2011年→2012年、インド、カーニャクマリ

 宿をチェックアウトしたとき、外はまだ暗かった。朝の5時半。眠そうに停まっていたリクシャを拾ってマドゥライ郊外のバスターミナルへと向かう。細い路地を縫うように走るリクシャ、しかし、早朝から渋滞に捕まる。バスやトラックだけでなく、大量の荷物を積んだ自転車や手押し車までが細い通りを占拠していた。いったい、こいつらは何時に寝ているんだろうと不思議に思いながら、リクシャから身を乗り出して写真を一枚。

 渋滞をなんとかすり抜け、15分程ひた走ってバスターミナルに着いた。だだっ広いバスターミナルは、さすがに閑散としている。今日はインド大陸の最南端・カーニャクマリに向かうのだ。表示通りに進むと、その場所にバスが1台止まっていたので、バスの車掌に確認をとって乗り込んだ。席だけ確保して一旦バスを降り、近くの売店でドーナツを見つけて購入。もちろんスパイスは効いているのだが、決して嫌な味ではない。温かいチャイと一緒にありがたくいただく。

 座席が半分ほど埋まったところで、南に向けて出発。ローカルバスなので、当然の如く窓は閉まらない。田舎道を爆走するバス。直撃する風。南インドに毛布なんて持ってくるはずもないので、唯一の長袖のパーカーのフードをしっかり被って耐える。日が昇り、ようやく快適になったと思ったら、大きな街に到着して大量の人が乗り込んできた。極端な寒さは極端な暑さに変わり、つい数十分前まで命綱だったパーカーを脱ぎ捨てる。バスはいくつも街を経由して、人を乗せては降ろしながら、南へ南へと向かう。うとうとしていると、車掌から呼び止められた。カーニャクマリ到着である。時間は12時近くになっていた。
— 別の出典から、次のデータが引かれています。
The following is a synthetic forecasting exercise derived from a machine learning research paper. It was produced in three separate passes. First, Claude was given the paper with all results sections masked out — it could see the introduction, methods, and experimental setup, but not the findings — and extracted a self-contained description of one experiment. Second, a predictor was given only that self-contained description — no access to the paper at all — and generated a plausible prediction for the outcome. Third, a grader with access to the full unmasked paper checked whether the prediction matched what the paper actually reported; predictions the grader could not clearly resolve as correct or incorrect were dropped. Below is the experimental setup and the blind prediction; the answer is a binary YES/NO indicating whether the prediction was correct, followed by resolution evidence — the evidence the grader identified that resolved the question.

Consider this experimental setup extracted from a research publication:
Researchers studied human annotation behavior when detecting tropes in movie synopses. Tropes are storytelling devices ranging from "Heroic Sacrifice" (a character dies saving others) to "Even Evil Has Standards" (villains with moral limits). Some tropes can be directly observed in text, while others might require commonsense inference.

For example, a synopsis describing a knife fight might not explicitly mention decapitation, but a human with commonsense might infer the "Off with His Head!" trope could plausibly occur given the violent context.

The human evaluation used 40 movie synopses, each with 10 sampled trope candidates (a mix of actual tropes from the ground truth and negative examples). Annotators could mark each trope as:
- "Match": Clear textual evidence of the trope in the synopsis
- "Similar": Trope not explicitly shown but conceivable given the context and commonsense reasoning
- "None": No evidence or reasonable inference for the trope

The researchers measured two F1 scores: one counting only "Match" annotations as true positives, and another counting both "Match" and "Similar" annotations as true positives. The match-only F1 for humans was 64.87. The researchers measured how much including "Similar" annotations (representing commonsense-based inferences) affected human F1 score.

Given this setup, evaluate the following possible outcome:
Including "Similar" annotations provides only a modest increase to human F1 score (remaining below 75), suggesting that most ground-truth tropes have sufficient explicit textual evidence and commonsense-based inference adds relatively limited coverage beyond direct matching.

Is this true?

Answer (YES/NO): NO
 驚いたのは人の多さだ。道の両側には服や鞄を売る店が並び、その間を人が埋め尽くし、けたたましいクラクションを鳴らしながらリクシャが人の波を切り裂いていく。どうにも疲れる街である。街の中心にある寺院の近くで宿を探すが、どこも満室ばかり。たまたま部屋が空いていても請求される値段は法外。ようやく確保できた宿は、街の外れで(とは言っても小さな街なので、中心部まで徒歩5分くらいだが。)、掘っ立て小屋の中に押し込められた湿ったベッドと、構造上閉めることのできない窓。これまでの旅の中でも、間違いなくワーストに近いものだった。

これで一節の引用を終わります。